• À faire:
1: Selon le texte sur les nouvelles de jeunesse de Jack London, quel journal organisait le concours qu'il a gagné en 1893 ?
2: Prolongez de quelques phrases le texte sur les nouvelles de jeunesse de Jack London, à la suite de sa dernière phrase.

• Extrait du texte:
L’éternelle jeunesse
de Jack London
D’une grande variété de thématiques, les cinq nouvelles publiées ici sous le titre L’Étrange Expérience d’un misogyne sont traduites pour la première fois en français.
O’Haru, qui raconte l’histoire d’une geisha japonaise avec une très sûre qualité d’information quant aux traditions japonaises, a été écrit en avril 1897 lorsque Jack London n’avait pourtant encore que 21 ans. The Mahatma’s Little Joke (Le petit jeu du Mahatma), bref conte philosophique qui remet en cause, sur un mode humoristique, les fondements mêmes de l’identité individuelle, a été écrit le mois suivant.
The Strange Experience of a Misogynist (L’étrange expérience d’un misogyne) est la nouvelle la plus ample. Que se passerait-il si du jour au lendemain les femmes disparaissaient de la face de la terre ? Cette sorte de dystopie, bien plus sérieuse et profonde qu’il n’y paraît, poussée jusqu’à lses conséquences les plus inattendues, a été quant à elle écrit entre mai et septembre 1897.
The Plague Ship (Épidémie à bord), plus proche des thèmes martimes habituels à Jack London, a été rédigé entre septembre et décembre de cette même année. Enfin A Dream Image (Une image de rêve), magnifique idylle teintée d’éléments presque fantastiques, a été rédigé en 1898.
Ces cinq nouvelles, envoyées à des revues par le tout jeune homme, ont été reprises dans l’édition complète des nouvelles de Jack London (The Complete Short Stories of Jack London) publiée par Stanford University Press en 1993. Elles marquent l’extraordinaire précocité de Jack London comme écrivain. On sait qu’il a publié son premier texte à 17 ans, en novembre 1893. Il venait de gagner le concours organisé par le San Francisco Morning Call, avec une nouvelle intitulée Typhoon off the coast of Japan (Un typhon au large des côtes du Japon).
Il abordera, au cours de sa carrière d’écrivain, les genres littéraires les plus variés, du récit au roman, de l’essai au théâtre, mais restera toute sa vie fidèle à ce genre littéraire de la nouvelle qu’il amènera à une forme de perfection.

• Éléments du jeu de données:
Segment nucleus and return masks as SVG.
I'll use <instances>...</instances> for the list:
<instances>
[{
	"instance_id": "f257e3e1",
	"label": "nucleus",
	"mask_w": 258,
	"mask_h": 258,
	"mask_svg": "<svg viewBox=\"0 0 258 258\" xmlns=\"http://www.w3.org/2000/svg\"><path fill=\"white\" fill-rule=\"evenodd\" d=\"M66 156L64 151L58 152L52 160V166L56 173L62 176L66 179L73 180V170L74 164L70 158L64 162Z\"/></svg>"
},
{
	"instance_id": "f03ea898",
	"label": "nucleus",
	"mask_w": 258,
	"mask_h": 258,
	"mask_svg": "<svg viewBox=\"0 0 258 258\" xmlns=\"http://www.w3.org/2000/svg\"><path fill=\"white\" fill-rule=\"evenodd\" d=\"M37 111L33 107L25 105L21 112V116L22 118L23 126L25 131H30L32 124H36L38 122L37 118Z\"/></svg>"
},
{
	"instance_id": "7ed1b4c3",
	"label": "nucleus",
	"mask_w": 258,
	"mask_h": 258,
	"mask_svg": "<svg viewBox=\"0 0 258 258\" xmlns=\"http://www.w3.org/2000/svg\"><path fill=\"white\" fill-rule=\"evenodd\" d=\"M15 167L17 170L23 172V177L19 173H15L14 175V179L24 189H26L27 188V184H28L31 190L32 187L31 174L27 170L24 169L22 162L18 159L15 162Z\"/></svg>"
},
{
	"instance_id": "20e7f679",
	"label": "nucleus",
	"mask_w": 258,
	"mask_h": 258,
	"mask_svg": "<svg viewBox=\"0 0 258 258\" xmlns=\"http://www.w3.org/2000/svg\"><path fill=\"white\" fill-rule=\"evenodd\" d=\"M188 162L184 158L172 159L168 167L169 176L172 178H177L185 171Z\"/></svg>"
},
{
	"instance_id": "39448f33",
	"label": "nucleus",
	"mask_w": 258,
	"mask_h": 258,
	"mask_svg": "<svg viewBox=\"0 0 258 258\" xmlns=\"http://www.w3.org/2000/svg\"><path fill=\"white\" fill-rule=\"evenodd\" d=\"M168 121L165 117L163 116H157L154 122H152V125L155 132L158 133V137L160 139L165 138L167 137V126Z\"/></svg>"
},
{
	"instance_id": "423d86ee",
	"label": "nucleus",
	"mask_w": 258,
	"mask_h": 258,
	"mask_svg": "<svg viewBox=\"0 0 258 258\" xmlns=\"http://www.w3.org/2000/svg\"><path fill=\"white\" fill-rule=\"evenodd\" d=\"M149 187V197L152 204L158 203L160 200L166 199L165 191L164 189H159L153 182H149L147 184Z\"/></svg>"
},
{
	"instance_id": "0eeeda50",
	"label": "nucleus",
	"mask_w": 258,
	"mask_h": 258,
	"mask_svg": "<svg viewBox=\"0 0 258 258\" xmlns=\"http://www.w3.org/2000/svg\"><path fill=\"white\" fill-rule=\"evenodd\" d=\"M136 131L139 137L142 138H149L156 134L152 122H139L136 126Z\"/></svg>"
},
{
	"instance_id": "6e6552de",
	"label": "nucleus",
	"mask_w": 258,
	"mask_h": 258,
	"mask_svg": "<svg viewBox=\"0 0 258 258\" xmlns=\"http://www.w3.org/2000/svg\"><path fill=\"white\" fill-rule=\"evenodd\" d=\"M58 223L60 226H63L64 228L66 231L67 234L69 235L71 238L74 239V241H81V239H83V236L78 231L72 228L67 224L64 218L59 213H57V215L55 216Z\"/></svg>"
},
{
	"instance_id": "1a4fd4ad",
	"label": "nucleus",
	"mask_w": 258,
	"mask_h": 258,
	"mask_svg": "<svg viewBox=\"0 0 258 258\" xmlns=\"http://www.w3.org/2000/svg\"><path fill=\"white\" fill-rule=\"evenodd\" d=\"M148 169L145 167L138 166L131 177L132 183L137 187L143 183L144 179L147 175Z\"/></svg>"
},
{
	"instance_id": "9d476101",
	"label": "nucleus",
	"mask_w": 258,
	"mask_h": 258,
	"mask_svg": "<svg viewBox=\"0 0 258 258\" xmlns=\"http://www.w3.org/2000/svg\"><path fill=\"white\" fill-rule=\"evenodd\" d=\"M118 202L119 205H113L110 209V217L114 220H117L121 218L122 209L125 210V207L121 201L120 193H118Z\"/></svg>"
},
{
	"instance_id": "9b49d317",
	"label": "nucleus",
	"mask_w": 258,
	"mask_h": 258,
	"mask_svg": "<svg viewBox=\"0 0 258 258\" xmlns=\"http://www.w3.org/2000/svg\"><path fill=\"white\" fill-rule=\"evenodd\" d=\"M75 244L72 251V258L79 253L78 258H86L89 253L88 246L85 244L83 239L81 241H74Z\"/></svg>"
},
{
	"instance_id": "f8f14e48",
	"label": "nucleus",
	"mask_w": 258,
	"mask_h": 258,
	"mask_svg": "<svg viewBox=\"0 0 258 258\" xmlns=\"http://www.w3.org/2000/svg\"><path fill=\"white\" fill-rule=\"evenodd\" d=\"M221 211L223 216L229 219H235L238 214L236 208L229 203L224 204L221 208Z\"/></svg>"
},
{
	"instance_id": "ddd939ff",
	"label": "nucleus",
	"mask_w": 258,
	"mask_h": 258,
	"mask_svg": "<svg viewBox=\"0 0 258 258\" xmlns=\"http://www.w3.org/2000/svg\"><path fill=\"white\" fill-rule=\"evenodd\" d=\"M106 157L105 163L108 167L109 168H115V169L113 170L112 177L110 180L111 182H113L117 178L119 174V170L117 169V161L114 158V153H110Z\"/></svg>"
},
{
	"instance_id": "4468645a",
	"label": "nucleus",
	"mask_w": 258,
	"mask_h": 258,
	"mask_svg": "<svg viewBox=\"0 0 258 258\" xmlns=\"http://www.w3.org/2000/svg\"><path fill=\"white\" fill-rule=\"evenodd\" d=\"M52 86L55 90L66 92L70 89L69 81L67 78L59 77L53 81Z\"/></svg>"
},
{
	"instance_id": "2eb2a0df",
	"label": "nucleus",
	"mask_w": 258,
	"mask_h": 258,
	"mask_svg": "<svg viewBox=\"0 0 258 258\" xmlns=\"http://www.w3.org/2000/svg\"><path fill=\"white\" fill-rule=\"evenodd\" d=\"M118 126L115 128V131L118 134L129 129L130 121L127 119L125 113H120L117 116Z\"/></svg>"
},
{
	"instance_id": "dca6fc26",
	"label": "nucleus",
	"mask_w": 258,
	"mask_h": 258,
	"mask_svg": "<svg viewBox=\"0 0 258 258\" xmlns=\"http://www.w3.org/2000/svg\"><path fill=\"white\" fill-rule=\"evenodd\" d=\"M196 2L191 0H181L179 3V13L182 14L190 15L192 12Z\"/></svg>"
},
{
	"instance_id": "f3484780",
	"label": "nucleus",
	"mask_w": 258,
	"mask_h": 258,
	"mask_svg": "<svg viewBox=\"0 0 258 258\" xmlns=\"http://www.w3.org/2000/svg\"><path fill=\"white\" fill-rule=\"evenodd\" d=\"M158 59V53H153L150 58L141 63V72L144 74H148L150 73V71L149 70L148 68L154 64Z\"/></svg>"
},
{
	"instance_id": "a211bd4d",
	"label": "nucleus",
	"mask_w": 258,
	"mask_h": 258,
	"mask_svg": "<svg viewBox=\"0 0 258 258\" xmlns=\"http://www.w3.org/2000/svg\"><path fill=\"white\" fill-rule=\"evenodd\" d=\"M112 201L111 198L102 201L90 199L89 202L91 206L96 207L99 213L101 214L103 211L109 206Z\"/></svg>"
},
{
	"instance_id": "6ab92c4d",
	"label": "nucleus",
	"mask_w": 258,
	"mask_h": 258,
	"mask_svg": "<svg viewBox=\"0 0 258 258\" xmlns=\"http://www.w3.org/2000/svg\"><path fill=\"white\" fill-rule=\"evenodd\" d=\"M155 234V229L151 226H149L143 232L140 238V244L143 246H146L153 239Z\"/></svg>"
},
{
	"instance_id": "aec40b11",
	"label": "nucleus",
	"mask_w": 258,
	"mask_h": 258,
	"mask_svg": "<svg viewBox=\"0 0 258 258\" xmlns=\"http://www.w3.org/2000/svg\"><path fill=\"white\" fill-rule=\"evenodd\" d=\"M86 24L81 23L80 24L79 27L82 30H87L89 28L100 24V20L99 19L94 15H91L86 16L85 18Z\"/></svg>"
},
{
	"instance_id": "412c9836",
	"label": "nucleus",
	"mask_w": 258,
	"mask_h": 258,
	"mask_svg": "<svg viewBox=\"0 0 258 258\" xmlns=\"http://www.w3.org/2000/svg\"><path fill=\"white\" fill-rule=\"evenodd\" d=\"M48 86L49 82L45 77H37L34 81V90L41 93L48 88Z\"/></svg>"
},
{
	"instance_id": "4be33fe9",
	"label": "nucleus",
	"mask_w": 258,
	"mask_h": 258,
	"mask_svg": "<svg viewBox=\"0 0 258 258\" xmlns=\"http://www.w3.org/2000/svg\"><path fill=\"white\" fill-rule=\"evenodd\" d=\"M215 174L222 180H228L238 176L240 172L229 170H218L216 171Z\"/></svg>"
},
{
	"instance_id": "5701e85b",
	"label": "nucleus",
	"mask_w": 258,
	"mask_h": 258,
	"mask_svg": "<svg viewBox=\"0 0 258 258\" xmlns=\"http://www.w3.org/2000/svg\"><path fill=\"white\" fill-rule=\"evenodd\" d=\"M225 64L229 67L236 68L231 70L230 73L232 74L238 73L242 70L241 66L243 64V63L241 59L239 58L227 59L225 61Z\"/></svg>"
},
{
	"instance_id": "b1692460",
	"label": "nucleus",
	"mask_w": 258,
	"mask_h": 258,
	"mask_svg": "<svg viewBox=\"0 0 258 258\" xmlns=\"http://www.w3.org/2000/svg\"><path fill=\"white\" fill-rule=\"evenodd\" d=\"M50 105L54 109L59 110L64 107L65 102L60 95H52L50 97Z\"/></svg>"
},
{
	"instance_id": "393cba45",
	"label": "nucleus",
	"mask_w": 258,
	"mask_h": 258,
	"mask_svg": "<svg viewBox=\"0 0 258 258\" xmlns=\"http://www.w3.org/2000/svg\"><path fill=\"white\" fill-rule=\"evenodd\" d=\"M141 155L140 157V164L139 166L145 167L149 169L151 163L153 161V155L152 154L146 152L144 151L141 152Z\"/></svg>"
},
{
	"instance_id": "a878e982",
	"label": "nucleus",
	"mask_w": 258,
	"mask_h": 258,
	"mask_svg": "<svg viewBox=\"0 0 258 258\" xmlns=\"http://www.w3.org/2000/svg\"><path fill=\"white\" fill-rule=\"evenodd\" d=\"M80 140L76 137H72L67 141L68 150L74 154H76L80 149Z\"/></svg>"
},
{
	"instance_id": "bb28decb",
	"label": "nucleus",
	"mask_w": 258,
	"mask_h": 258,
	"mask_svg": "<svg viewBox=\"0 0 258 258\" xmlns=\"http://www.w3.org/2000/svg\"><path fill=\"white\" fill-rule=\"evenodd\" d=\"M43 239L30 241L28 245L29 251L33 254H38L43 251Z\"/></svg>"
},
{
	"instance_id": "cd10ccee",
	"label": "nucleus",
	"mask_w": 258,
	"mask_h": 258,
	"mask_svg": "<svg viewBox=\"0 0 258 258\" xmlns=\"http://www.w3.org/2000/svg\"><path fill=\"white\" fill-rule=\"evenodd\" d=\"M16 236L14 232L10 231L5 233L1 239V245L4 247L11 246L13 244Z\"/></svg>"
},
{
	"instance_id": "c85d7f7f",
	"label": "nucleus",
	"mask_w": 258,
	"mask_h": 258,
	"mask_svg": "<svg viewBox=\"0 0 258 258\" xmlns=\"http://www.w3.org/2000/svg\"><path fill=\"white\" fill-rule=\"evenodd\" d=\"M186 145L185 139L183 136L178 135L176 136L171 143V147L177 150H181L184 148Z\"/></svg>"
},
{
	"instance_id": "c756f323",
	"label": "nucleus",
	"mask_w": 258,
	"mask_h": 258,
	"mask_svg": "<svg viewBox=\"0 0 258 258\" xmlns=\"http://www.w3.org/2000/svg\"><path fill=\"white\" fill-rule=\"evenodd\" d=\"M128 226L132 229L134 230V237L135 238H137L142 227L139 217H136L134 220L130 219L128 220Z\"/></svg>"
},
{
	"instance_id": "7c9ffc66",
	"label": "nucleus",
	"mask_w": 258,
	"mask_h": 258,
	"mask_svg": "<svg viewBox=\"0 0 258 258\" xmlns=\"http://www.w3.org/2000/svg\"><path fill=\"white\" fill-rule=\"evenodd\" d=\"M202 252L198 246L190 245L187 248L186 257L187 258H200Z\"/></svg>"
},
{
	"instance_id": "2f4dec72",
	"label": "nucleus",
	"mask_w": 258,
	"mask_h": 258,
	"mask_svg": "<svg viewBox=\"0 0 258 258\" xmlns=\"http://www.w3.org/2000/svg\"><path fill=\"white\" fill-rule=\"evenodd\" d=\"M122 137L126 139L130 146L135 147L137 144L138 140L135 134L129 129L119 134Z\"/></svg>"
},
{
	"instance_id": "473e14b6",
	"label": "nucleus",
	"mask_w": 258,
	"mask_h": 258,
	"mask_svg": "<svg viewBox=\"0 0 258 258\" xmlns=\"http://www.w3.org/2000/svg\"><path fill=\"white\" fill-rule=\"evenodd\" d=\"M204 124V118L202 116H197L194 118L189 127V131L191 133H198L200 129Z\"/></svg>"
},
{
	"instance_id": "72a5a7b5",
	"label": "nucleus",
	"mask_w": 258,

• Réponses:
1: Le San Francisco Morning Call.

2:
De son vivant, ce ne sont pas moins de seize recueils de nouvelles qui paraîtront : The Son of the Wolf (Le Fils du loup), 1900 ; The God of His Fathers (Le Dieu de ses pères), 1901 ; Children of the Frost (Les Enfants du froid), 1902 ; The Faith of Men (La Foi des hommes), 1904 ; Tales of the Fish Patrol (Patrouille de pêche), 1905 ; Moon-Face (Pleine-Lune), 1906 ; Love of Life (L’Amour de la vie), 1907 ; Lost Face (La Face perdue), 1910 ; When God Laughs (Quand Dieu ricane), janvier 1911 ; South Sea Tales (Contes des mers du sud), septembre 1911 ; The House of Pride (L’Île des lépreux), mars 1912 ; A Son of the Sun (Un fils du soleil), mai 1912 ; Smoke Bellew (Belliou la Fumée), octobre 1912 ; The Night Born (Née de la nuit), 1913 ; The Strength of the Strong (La Force des forts), 1914 ; The Turtles of Tasman (Les Tortues de Tasmanie), 1916.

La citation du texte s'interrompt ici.